Tuesday, March 12, 2013

A Creation Contradiction?

Biblegems #126
Question: How do Genesis 2:5 and Genesis1:11 in the NIV (about the earth bringing forth vegetation) go together? On the surface they seem to contradict each other. I know that is not possible so am wondering what they mean.

Here are the two verses in question:
Gen. 1:11 Then God said, “Let the land produce vegetation: seed-bearing plants and trees on the land that bear fruit with seed in it, according to their various kinds.” And it was so.[i]
Gen. 2:5 "Now no shrub had yet appeared on the earth and no plant had yet sprung up, for the Lord God had not sent rain on the earth and there was no one to work the ground."[ii]

The apparent contradiction lies in the assertion in Genesis 1:11 that vegetation came into existence on day three of creation, yet Genesis 2:5 seems to suggest that vegetation had not yet appeared!

The answer is to be found in the way Genesis chapters 1 and 2 relate to each other.
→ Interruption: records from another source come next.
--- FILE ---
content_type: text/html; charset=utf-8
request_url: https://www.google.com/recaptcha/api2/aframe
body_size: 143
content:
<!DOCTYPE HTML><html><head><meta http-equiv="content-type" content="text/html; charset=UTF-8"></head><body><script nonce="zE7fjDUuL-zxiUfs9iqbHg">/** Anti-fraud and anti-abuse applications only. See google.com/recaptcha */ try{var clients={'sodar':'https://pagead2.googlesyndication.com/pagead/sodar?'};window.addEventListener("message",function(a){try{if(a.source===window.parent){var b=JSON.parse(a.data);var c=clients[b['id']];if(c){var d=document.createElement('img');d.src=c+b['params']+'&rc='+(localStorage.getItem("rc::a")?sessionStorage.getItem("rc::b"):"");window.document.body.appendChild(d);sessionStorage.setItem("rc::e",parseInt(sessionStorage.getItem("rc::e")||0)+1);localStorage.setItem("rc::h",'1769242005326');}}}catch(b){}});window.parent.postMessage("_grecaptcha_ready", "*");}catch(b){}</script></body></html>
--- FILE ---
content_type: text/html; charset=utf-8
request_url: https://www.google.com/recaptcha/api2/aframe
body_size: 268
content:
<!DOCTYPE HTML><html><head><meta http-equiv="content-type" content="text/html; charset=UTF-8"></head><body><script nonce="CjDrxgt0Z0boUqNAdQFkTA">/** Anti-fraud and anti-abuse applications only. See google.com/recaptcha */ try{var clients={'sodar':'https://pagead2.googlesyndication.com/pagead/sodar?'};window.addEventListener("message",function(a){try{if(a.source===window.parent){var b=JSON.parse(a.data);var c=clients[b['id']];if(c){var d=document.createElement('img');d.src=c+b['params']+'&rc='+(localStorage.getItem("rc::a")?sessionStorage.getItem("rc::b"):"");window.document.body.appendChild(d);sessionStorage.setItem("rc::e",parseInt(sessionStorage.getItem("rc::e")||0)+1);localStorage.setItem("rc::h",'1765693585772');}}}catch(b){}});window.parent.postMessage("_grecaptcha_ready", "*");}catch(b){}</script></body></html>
The natural assumption is that Genesis 2 continues the chronological description of creation begun in Genesis 1, but that is not the case. Chapter 2 is intended to give us a closer look at certain aspects of the creation account of chapter 1.

 Genesis 2:4 is the key:
         This is the account of the heavens and the earth when they were created. When the LORD God made the earth and the heavens

The word “when” lets us know that our attention is being directed backwards, back to the creation account in the previous chapter. Therefore, when 2:5 tells us that “no shrub had yet appeared on the earth and no plant had yet sprung up,” we are being referred back to moments before the appearance of vegetation in chapter 1. Genesis 1 gives us a general overview of the events of day three, while Genesis 2:5 zooms in for a closer look.

In this close-up view, God shows us two things in verse 5 that were closely linked in his plan with regard to the timing of the appearance of plant life: first, water would be needed for the vegetation to thrive, and second, the vegetation itself was intended to be cultivated. That meant that when it sprang from the ground irrigation also had to be provided so that the plants could mature. And this is exactly what God did, as described in verses 6 and 7.

Genesis chapter 1:1-2:3 then, gives us a chronological overview of creation, culminating in the creation of man in God’s image and in the establishment of the Sabbath as the goal of creation—being set aside in completed perfection for God. Chapter 2:4 and beyond shows us how that vegetation was nourished by streams that “came up from the earth and watered the whole surface of the ground” (2:7). It rapidly blossomed and matured to a beautiful garden, Eden, within a matter of days in preparation for the creation of man on day 6.

God has wonderfully revealed His work of creation, and that revelation almost shouts with joy as life springs into being and comes to full maturity in a matter of days.
         Ps. 19:1 The heavens declare the glory of God; the skies proclaim the work of his hands.